+++ EXTRACT PROVIDED

Coursera

Object Detection

This lab is similar to the previous lab, except now instead of printing out the bounding box coordinates, you can visualize these bounding boxes on top of the image!

Setup

# For running inference on the TF-Hub module.
import tensorflow as tf

import tensorflow_hub as hub

# For downloading the image.
import matplotlib.pyplot as plt
import tempfile
from six.moves.urllib.request import urlopen
from six import BytesIO

# For drawing onto the image.
import numpy as np
from PIL import Image
from PIL import ImageColor
from PIL import ImageDraw
from PIL import ImageFont
from PIL import ImageOps

# For measuring the inference time.
import time

# Print Tensorflow version
print(tf.__version__)

# Check available GPU devices.
print("The following GPU devices are available: %s" % tf.test.gpu_device_name())

2.13.0
The following GPU devices are available: /device:GPU:0

Select and load the model

As in the previous lab, you can choose an object detection module. Here are two that we’ve selected for you:

ssd + mobilenet V2 small and fast.
FasterRCNN + InceptionResNet V2: high accuracy

# you can switch the commented lines here to pick the other model

# ssd mobilenet version 2
module_handle = "https://tfhub.dev/google/openimages_v4/ssd/mobilenet_v2/1"

++++++
+++ MATERIAL PROVIDED

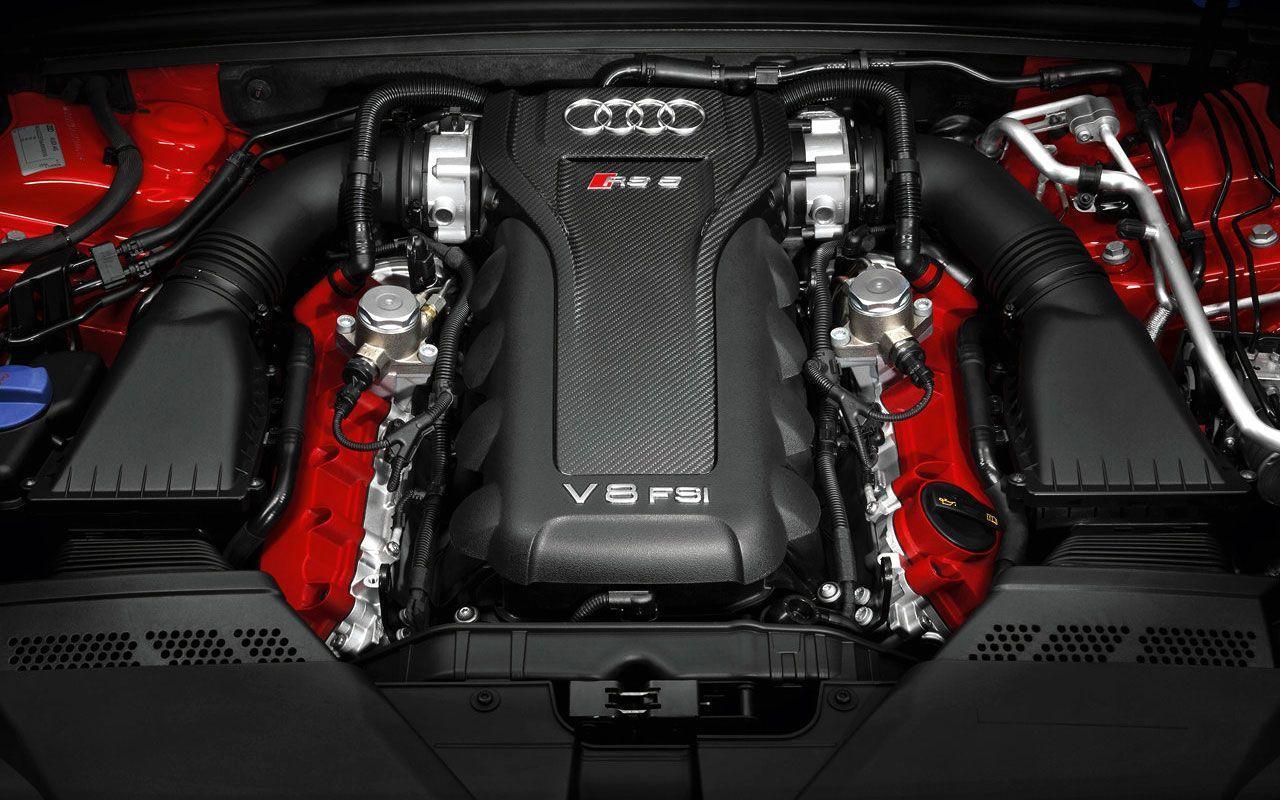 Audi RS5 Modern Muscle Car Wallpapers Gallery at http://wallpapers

++++++
+++ MATERIAL PROVIDED

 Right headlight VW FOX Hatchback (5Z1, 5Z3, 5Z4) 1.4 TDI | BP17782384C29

++++++

REQUIREMENT 1
In the object detection lab, what does the FasterRCNN + InceptionResNet V2 module offer?
REQUIREMENT 2
Continue the object detection lab from its last line.

TASK ANSWER 1
High accuracy.

TASK ANSWER 2
# You can choose inception resnet version 2 instead
#module_handle = "https://tfhub.dev/google/faster_rcnn/openimages_v4/inception_resnet_v2/1"

Load the model

Next, you’ll load the model specified by the module_handle.

This will take a few minutes to load the model.

model = hub.load(module_handle)

Choose the default signature

As before, you can check the available signatures using .signature.keys()

# take a look at the available signatures for this particular model
model.signatures.keys()

KeysView(_SignatureMap({'default': <ConcreteFunction pruned(images) at 0x7AC7A03DB8E0>}))

Please choose the ‘default’ signature for your object detector.

detector = model.signatures['default']

download_and_resize_image

As you saw in the previous lab, this function downloads an image specified by a given “url”, pre-processes it, and then saves it to disk.

What new compared to the previous lab is that you an display the image if you set the parameter display=True.

def display_image(image):
    """
    Displays an image inside the notebook.
    This is used by download_and_resize_image()
    """
    fig = plt.figure(figsize=(20, 15))
    plt.grid(False)
    plt.imshow(image)


def download_and_resize_image(url, new_width=256, new_height=256, display=False):
    '''
    Fetches an image online, resizes it and saves it locally.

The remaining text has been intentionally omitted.